*Required task 1*
In the records, copy out verbatim the lines starting with the one containing "Which option out of" and running through the one containing "is closest to cabinet", both included.

*Passage given*
(begin)

Several photographers and conceptual artists, those
who work with visual conundrum and spatial riddles, have
influenced me over the years--Robert Cumming, John Pfahl,
Zeke Berman, Kenneth Josephson, and Jan Dibbets. In fact,
I made a series of work as homage to Dibbets upon completion
of my first year of teaching called After J.D. The anamorphic
concept behind these pictures would come back later to
inform Ambivalent Views.
With the body of work I call Inserts, I dealt with the
passing of time and a reconstructed personal history.
By the use of duplicative hanging prints, these works
were meant to produce a conceptual echo, a sense of deja
vu in the viewer. Koans used the same technique but focused
on my body as subject matter to explore notions of existence,
identity, and spirituality. I wanted to make visual koans--riddles
that have no correct answer, but similar to a verbal
koan, are something to be meditated upon as a way of
getting away from pure reason.
The tactic of re-photography has continued in my more
recent work--but with the inclusion of perspective and
interpenetration of walls. In the former, the body of
work I call Ambivalent Views, a large image is printed
on paper after having been carefully distorted. This
large print is then installed in a space and photographed
from a privileged point of view. As a result, this square
shape of the insert image tends to rise up and match
the vertical surface of the picture plane. In terms of
content, the inset image was a personal image seemingly
projected onto the public space of the building in which
I work.

(end)

*Rows taken from a spatial reasoning dataset*

(begin)

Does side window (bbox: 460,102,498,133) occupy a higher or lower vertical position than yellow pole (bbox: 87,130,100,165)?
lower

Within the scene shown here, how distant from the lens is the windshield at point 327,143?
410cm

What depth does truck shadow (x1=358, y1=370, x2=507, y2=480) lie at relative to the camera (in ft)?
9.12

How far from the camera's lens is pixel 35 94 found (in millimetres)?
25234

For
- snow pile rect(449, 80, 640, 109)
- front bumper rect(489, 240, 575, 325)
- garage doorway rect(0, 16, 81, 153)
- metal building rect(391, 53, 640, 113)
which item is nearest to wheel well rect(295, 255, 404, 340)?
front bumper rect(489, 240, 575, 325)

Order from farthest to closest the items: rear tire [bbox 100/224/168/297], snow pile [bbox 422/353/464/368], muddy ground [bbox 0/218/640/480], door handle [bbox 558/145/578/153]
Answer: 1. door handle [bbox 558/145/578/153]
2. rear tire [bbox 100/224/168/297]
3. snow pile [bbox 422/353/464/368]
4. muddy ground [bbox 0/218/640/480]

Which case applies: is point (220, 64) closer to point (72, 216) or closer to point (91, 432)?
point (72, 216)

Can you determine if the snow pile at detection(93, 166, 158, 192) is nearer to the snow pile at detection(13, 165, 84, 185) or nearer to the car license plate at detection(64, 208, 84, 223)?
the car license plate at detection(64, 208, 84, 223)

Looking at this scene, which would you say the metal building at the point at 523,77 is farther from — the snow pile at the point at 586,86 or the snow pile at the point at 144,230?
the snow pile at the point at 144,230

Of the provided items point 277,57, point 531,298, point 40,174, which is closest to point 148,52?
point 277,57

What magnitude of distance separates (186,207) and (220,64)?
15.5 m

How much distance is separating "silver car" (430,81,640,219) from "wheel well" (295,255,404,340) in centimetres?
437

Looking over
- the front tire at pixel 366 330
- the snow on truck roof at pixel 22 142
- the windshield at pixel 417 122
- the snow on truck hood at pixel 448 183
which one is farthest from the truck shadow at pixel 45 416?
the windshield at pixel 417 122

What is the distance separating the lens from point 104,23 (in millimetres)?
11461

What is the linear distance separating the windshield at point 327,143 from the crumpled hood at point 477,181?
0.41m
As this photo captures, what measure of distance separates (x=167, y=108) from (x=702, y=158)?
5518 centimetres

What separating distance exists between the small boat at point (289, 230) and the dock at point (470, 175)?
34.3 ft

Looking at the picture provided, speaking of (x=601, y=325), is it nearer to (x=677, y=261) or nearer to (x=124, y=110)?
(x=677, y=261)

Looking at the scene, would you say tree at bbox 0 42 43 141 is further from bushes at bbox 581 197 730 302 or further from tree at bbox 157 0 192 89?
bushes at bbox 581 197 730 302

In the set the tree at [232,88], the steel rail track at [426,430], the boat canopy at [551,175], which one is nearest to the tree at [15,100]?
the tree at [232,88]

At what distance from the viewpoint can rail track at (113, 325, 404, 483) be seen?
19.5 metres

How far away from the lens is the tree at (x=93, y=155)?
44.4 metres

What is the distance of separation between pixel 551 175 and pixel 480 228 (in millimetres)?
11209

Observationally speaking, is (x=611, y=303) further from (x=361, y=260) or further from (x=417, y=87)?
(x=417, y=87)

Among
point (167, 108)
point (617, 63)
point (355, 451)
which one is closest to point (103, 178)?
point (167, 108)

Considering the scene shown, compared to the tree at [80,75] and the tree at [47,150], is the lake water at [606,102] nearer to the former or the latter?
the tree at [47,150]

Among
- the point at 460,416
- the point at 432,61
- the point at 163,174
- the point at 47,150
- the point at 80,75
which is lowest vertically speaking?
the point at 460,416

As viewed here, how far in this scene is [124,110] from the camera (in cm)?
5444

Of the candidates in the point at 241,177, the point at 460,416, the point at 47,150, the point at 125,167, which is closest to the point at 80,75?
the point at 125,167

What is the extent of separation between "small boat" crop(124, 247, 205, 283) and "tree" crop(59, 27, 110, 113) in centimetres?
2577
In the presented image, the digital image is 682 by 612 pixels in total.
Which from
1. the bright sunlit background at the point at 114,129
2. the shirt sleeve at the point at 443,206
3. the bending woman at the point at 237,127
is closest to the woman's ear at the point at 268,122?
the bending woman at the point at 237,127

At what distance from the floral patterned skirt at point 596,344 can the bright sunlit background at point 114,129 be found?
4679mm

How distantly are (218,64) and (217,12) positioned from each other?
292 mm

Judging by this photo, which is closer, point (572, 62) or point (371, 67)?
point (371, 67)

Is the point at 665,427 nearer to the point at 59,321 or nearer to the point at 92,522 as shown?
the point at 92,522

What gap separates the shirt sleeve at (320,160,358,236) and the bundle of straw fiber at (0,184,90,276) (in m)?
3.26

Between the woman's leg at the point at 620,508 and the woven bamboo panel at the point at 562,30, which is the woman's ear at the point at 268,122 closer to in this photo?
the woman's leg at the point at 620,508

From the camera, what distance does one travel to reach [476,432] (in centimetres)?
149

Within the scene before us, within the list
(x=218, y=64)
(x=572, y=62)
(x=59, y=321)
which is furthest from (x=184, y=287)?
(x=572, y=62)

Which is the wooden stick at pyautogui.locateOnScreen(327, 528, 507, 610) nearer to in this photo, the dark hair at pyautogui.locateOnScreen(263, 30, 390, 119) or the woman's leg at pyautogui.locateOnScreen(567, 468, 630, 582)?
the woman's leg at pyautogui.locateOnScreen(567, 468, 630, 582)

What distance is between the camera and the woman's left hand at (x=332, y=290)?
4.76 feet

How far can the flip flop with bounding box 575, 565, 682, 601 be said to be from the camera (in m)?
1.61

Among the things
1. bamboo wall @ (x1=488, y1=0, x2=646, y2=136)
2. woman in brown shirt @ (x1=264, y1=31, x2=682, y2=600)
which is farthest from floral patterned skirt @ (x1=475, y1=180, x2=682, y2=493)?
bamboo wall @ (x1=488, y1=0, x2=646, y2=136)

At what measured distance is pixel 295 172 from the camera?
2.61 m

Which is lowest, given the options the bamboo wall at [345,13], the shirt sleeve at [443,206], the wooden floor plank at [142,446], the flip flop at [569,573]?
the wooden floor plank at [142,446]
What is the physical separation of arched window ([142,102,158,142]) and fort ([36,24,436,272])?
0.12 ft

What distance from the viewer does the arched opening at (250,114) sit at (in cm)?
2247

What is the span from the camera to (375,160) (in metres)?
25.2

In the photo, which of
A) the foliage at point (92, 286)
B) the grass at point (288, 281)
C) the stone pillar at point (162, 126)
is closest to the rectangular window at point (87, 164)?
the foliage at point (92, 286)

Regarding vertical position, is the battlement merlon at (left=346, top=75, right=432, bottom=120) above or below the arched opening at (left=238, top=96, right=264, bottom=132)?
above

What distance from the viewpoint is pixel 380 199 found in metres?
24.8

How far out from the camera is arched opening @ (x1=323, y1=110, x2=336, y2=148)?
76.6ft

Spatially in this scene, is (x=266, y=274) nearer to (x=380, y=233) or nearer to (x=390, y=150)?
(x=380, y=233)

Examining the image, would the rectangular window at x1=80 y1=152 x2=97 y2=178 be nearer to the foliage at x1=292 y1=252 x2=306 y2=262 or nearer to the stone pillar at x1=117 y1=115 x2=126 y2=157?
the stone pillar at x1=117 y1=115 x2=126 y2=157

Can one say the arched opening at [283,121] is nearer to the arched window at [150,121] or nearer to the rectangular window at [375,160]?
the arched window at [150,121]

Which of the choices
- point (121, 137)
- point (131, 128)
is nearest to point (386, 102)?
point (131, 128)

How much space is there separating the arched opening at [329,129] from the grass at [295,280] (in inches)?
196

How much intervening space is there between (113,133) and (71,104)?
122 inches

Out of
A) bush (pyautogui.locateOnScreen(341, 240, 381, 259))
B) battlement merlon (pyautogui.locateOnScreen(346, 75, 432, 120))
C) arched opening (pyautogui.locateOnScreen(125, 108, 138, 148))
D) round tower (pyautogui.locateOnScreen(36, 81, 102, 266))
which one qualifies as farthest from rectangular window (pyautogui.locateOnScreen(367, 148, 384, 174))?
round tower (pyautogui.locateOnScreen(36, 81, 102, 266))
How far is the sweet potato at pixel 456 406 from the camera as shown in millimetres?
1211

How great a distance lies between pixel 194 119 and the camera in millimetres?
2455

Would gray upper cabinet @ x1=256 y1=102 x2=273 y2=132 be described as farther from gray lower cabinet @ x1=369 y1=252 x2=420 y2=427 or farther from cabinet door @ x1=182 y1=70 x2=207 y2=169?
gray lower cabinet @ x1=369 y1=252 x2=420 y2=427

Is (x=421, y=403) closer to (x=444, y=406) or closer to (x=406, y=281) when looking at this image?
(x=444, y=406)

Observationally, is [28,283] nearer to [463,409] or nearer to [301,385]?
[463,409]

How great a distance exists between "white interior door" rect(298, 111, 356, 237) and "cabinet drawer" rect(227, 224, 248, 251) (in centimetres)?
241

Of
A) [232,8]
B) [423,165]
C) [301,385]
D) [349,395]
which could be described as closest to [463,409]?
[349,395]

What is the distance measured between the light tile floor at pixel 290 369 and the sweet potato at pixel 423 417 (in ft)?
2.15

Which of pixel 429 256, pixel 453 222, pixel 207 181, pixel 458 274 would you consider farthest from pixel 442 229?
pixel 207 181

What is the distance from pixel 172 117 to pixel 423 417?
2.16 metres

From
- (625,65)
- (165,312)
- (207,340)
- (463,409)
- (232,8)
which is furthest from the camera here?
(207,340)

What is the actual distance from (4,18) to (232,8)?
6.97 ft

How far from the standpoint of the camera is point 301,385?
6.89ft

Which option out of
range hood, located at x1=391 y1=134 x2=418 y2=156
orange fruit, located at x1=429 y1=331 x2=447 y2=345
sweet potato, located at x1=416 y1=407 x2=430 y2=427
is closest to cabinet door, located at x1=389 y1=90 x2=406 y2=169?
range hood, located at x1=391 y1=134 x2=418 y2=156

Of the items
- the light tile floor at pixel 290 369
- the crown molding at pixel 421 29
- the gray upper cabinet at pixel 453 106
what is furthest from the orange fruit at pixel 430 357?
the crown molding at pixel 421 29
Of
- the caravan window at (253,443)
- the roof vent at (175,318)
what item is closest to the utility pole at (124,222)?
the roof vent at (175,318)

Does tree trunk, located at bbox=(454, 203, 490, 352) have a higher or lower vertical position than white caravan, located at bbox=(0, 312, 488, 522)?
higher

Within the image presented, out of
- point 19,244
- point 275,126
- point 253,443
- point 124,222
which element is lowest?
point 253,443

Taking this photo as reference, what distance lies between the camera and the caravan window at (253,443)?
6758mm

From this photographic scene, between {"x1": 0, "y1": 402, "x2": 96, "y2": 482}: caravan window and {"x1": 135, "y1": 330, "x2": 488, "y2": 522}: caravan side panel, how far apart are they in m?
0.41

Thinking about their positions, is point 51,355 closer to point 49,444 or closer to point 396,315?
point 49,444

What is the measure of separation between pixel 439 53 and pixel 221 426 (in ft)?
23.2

(end)

*Required task 2*
Pick up the statement on the photographer's series of works where it stops and keep writing it.

*Answer 1*
Which option out of
range hood, located at x1=391 y1=134 x2=418 y2=156
orange fruit, located at x1=429 y1=331 x2=447 y2=345
sweet potato, located at x1=416 y1=407 x2=430 y2=427
is closest to cabinet door, located at x1=389 y1=90 x2=406 y2=169?

*Answer 2*
All of these images are straight photographs--while
Photoshop was used to distort the shape of things in
the making of the paper prints, once made they are simply
re-photographed in a straight manner. What is seen in
these photographs actually existed in the room in which
I documented these installations--they are not digital
montage. For one exhibition however, Ambivalent Views,
Installed, I showed the actual large paper prints. People
could walk around the gallery and find the privileged
point of view, but I find that the camera records it
more accurately.
In my latest work, Photographic Prevarications, space,
planes, and objects themselves are presented in such
a way as to underscore photography's ability to tell
untruths. This work began as a small series made in the
corner of our gallery where planes intersect to extend
to the space behind walls--or they tilt in such a way
that is incongruent with the confines of the room. I
continued this technique when I went to a residency in
Rome where a faucet, radiator, or wall sconce from a
space is photographed. These items are then reproduced
as paper prints, after being carefully distorted. Taped
to the wall and re-photographed in situ, these objects
appear to defy the limitations of the room's floor plan.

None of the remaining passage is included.